Soraya Smaili, coordenadora do Centro de Estudos SoU_Ciência / Foto: Divulgação
‘Acervo da Pandemia’ pode ajudar famílias de vítimas da Covid-19 a buscar reparação na Justiça
Apresentado como marco dos cinco anos da primeira morte por Covid-19 no Brasil, o Acervo da Pandemia — uma plataforma digital desenvolvida pelo Centro de Estudos Sociedade, Universidade e Ciência (SoU_Ciência), da Universidade Federal de São Paulo (Unifesp) — é uma ferramenta estratégica não apenas para preservar a memória do que ocorreu durante a crise sanitária, mas também para embasar juridicamente ações de familiares de vítimas em busca de reparação.
“O Acervo contém um arcabouço de fatos que demonstram toda a responsabilidade do estado brasileiro no período da pandemia”, afirma Rosângela Oliveira Silva, presidente da Associação de Vítimas e Familiares de Vítimas da Covid-19 (Avico), que foi parceira no projeto. “A um operador do Direito, por exemplo, que queira entrar com uma ação na Justiça, o Acervo dá a possibilidade de recorrer aos fatos de forma séria, com dados fidedignos, bem catalogados, de fácil acessibilidade”.
A coleta e curadoria dos documentos foram feitas por uma equipe multidisciplinar de pesquisadores. Informações enganosas promovidas pelo “necrossistema da pandemia” são contrapostas por explicações de fontes científicas qualificadas.
Para Rosângela, além de colaborar com a responsabilização de agentes públicos que negligenciaram a gestão da crise, o Acervo pode embasar a construção de políticas públicas de assistência, saúde e previdência, a partir das evidências registradas. “O Brasil ainda não deu resposta do ponto de vista da reparação. Mas o Acervo colabora no sentido de permitir que a população não fique no esquecimento. São materiais que podem ser utilizados inclusive por autoridades e parlamentares”, diz.
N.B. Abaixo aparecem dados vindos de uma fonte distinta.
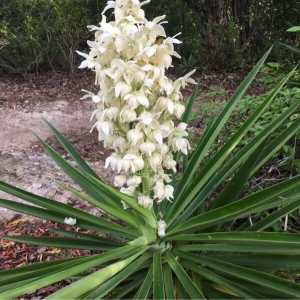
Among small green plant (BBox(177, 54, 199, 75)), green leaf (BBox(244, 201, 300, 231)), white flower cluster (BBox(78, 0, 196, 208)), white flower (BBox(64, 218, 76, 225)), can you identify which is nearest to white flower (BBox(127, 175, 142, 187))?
white flower cluster (BBox(78, 0, 196, 208))

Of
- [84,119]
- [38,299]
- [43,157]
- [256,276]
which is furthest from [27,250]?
[84,119]

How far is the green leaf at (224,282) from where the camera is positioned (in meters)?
1.24

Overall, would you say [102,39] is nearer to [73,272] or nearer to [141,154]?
[141,154]

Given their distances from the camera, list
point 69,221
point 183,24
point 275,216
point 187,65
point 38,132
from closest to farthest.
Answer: point 275,216, point 69,221, point 38,132, point 187,65, point 183,24

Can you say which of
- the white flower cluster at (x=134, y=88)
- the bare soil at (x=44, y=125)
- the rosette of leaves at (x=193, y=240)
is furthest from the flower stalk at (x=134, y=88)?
the bare soil at (x=44, y=125)

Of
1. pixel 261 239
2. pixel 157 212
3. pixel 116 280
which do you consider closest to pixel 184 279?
pixel 116 280

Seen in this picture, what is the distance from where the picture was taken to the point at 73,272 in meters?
1.14

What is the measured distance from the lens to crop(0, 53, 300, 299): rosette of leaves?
1173 mm

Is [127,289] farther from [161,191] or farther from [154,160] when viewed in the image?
[154,160]

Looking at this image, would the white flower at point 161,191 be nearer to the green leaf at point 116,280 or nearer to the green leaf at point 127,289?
the green leaf at point 116,280

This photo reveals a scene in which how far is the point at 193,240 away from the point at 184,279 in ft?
0.50

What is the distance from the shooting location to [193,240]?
1.38 meters

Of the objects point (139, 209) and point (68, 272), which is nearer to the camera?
point (68, 272)

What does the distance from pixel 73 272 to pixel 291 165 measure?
1269mm
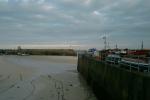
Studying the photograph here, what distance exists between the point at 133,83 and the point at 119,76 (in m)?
2.35

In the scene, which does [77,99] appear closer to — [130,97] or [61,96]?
[61,96]

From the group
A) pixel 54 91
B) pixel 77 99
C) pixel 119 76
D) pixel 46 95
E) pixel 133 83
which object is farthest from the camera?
pixel 54 91

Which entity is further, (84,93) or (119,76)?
(84,93)

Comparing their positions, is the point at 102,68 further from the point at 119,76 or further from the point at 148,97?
the point at 148,97

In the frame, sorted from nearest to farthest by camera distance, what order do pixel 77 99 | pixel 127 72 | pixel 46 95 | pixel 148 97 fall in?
1. pixel 148 97
2. pixel 127 72
3. pixel 77 99
4. pixel 46 95

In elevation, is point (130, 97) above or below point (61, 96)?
above

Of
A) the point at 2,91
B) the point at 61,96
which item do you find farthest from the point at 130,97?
the point at 2,91

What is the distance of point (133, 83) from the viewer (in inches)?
403

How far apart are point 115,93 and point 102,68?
500 cm

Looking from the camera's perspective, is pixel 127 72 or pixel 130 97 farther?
pixel 127 72

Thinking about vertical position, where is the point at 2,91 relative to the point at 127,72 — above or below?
below

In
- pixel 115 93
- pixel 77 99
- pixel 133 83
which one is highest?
pixel 133 83

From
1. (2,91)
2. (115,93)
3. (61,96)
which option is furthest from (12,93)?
(115,93)

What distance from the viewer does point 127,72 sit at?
1120 cm
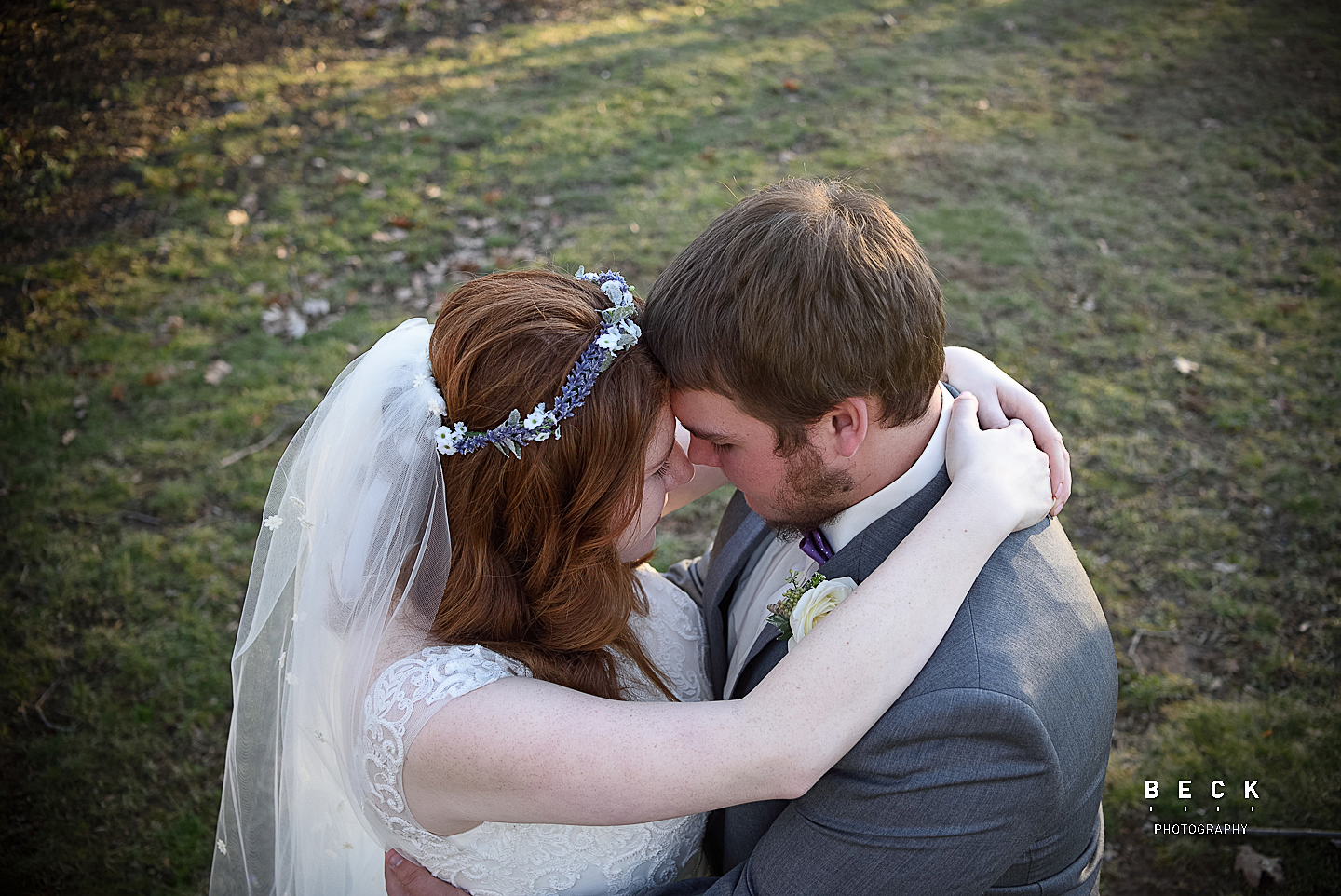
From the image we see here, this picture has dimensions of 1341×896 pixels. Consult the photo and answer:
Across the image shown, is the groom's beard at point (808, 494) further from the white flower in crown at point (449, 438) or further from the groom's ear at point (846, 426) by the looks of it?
the white flower in crown at point (449, 438)

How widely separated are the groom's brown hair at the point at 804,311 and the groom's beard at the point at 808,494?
0.14 meters

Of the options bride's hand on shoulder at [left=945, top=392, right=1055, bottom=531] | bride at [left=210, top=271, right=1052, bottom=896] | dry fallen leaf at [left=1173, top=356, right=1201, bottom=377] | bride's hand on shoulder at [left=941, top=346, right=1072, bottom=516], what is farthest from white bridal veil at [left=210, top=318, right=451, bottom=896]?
dry fallen leaf at [left=1173, top=356, right=1201, bottom=377]

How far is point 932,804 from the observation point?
6.81 ft

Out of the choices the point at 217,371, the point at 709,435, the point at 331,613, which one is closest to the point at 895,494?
the point at 709,435

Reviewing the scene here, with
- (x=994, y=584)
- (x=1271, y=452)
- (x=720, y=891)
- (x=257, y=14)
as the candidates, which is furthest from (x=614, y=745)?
(x=257, y=14)

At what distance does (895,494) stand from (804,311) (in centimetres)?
68

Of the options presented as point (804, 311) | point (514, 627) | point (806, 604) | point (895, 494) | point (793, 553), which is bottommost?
point (793, 553)

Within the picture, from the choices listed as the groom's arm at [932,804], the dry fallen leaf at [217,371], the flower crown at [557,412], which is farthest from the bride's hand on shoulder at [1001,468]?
the dry fallen leaf at [217,371]

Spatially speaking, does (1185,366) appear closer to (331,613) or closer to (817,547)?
(817,547)

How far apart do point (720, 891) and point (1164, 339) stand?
5.78 meters

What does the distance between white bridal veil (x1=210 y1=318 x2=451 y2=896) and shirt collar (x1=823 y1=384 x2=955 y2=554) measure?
1235mm

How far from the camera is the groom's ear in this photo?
8.20 feet

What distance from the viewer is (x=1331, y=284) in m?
6.87

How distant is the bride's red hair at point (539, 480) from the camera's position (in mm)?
2293
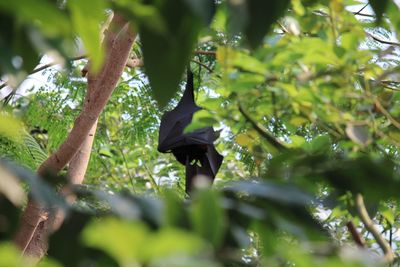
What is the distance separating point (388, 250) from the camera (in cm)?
78

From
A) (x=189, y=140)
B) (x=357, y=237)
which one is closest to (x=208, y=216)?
(x=357, y=237)

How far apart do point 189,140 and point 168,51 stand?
2.18m

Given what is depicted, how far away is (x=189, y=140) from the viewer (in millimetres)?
2586

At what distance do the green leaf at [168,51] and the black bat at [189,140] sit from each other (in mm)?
2097

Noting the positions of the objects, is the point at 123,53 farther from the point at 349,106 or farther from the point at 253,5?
the point at 253,5

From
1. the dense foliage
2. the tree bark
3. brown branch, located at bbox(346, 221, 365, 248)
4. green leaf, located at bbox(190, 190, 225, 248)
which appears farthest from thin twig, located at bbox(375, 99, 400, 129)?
the tree bark

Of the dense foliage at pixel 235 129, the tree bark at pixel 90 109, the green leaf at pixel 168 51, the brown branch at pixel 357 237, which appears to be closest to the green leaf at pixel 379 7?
the dense foliage at pixel 235 129

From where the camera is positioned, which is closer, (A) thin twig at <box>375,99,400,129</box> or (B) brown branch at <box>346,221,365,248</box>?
(B) brown branch at <box>346,221,365,248</box>

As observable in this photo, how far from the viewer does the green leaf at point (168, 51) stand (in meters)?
0.40

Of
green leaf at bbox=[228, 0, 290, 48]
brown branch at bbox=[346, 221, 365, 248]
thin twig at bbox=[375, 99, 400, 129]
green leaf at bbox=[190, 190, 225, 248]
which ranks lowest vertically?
brown branch at bbox=[346, 221, 365, 248]

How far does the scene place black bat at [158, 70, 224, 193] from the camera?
2.54 metres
Com cerca de 150 registros com evidências de condutas criminosas e negacionistas já disponíveis e mais de 100 em análise, o Acervo da Pandemia expõe vídeos, documentos oficiais, reportagens, áudios e análises em 17 eixos temáticos — entre eles, Omissões e Conivências, Ética e Autonomia Médica, Ciência e Evidência, Tratamento Precoce, e Vacina. A plataforma, inédita em sua abrangência e curadoria, mostra como a condução da pandemia no Brasil impactou diretamente a vida da população, com ênfase nas decisões e omissões de agentes públicos.
“O Acervo da Pandemia não é apenas um repositório de documentos. Ele é um testemunho do que ocorreu no Brasil durante um dos períodos mais críticos da nossa história. Seu propósito é servir como fonte para pesquisadores, jornalistas, formuladores de políticas públicas e para qualquer cidadão que queira entender os erros e acertos na gestão da pandemia”, afirma Soraya Smaili, coordenadora do SoU_Ciência, professora titular da Escola Paulista de Medicina e ex-reitora da Unifesp.
Além da participação da Avico, a plataforma foi construída com a colaboração da Fundação Oswaldo Cruz (Fiocruz), da Universidade Federal do Rio de Janeiro (UFRJ) e do Centro de Pesquisas em Direito Sanitário da USP (Cepedisa/USP), além de grupos de mídia independente, como Medo e Delírio em Brasília e Camarote da República.
“A criação do Acervo da Pandemia representa um esforço fundamental para evitar que essa história seja apagada e permaneça impune. O negacionismo teve consequências concretas e, para que erros semelhantes não se repitam, é essencial que a sociedade tenha acesso a esses registros e que justiça e reparação sejam feitas”, completa Soraya Smaili.